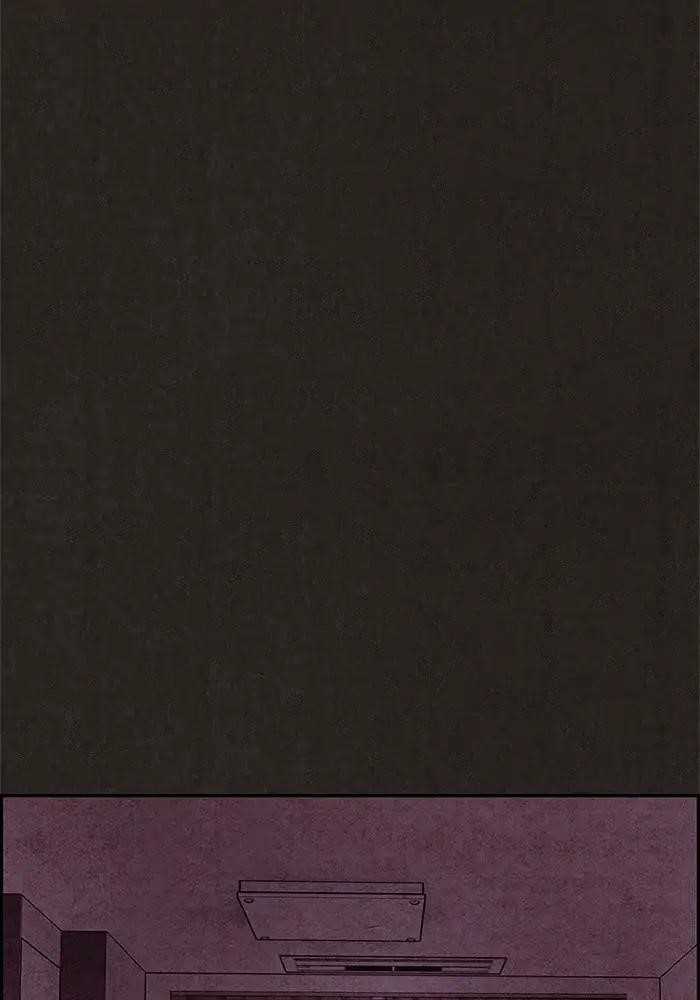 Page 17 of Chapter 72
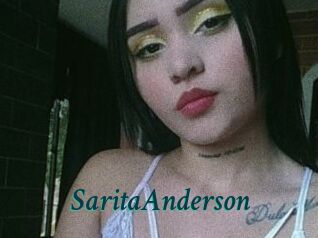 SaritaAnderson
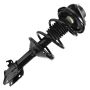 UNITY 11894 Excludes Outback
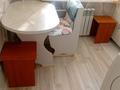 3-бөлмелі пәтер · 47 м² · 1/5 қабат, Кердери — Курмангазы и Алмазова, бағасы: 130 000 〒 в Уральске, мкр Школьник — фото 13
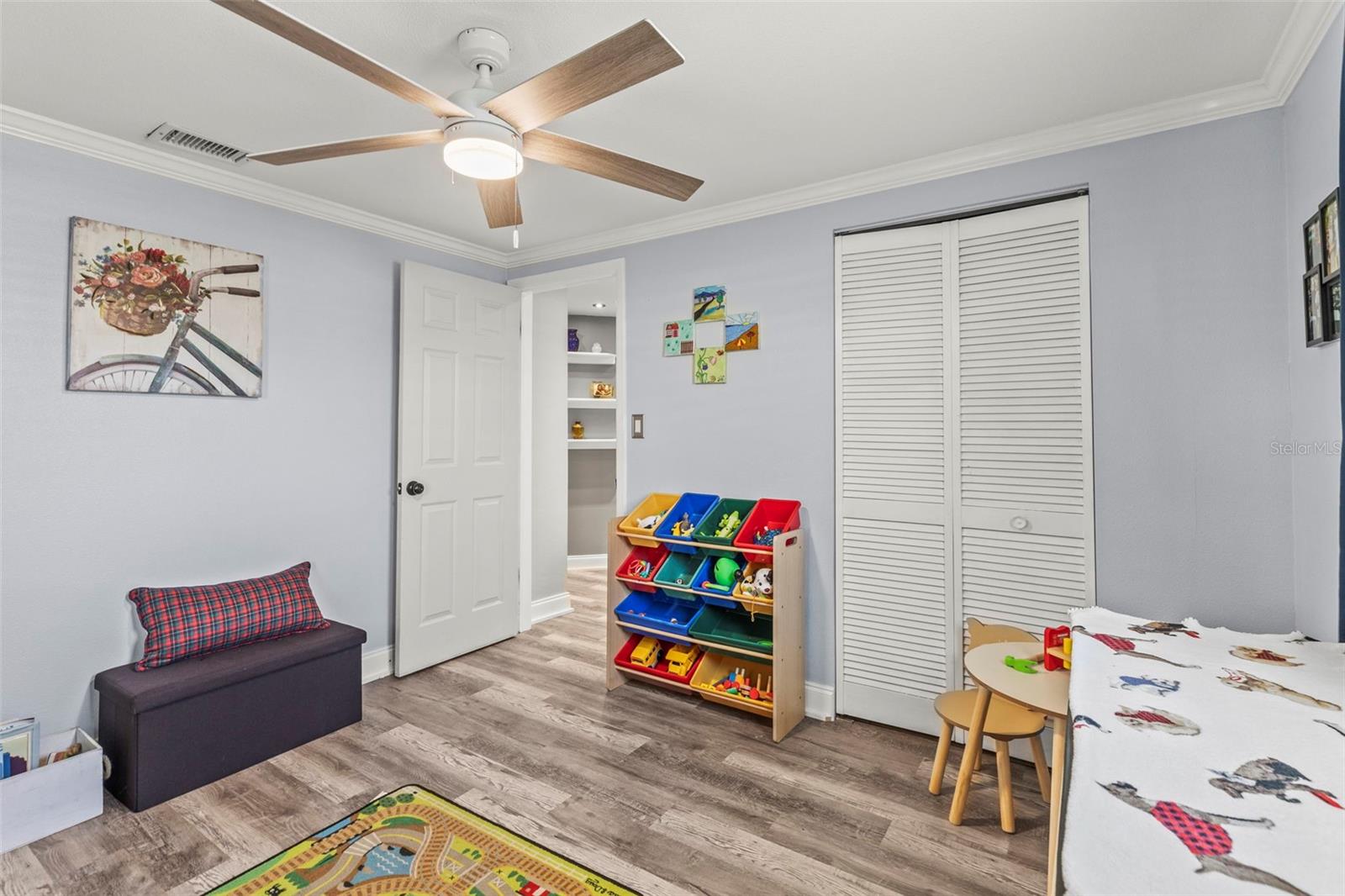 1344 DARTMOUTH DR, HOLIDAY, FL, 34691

══════

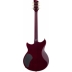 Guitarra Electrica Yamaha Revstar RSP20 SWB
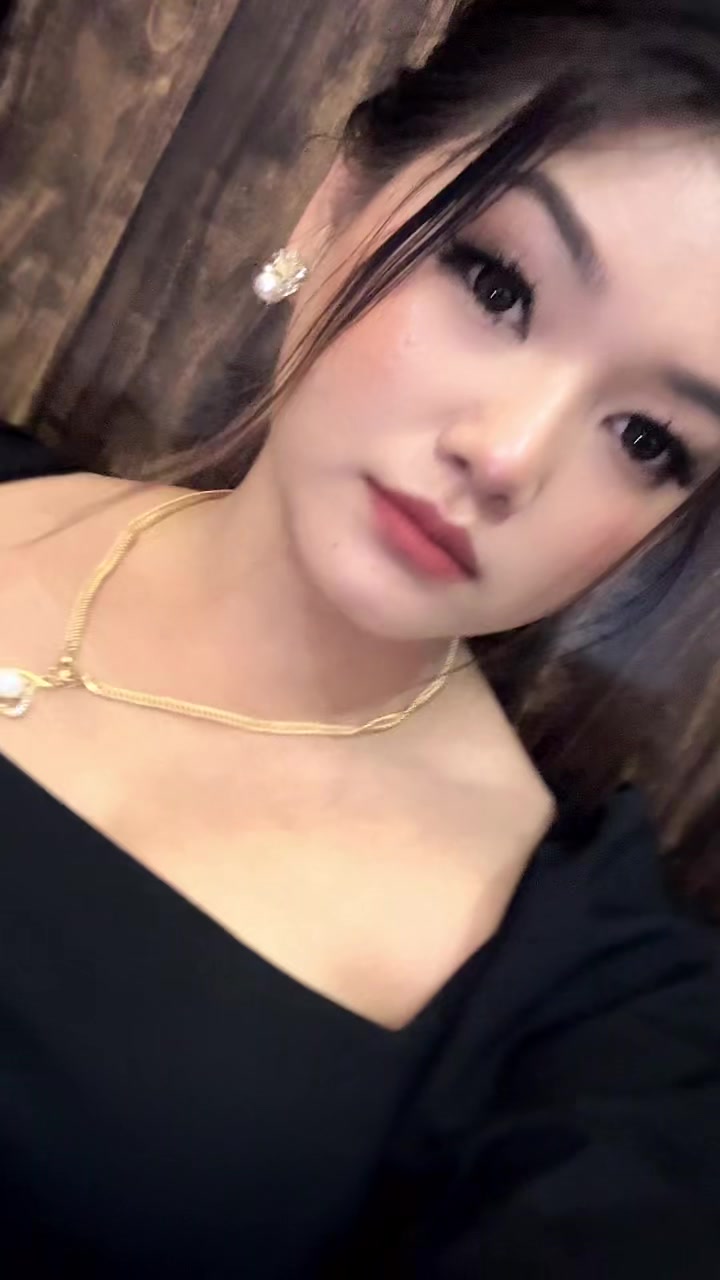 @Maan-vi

══════

### YOUR OBJECTIVE
Start with the line above containing "UNITY 11894 Excludes Outback" and end with the line containing "1344 DARTMOUTH DR, HOLIDAY, FL, 34691". Set down that stretch exactly, without any pictures.

### YOUR SOLUTION
 UNITY 11894 Excludes Outback
 3-бөлмелі пәтер · 47 м² · 1/5 қабат, Кердери — Курмангазы и Алмазова, бағасы: 130 000 〒 в Уральске, мкр Школьник — фото 13
 1344 DARTMOUTH DR, HOLIDAY, FL, 34691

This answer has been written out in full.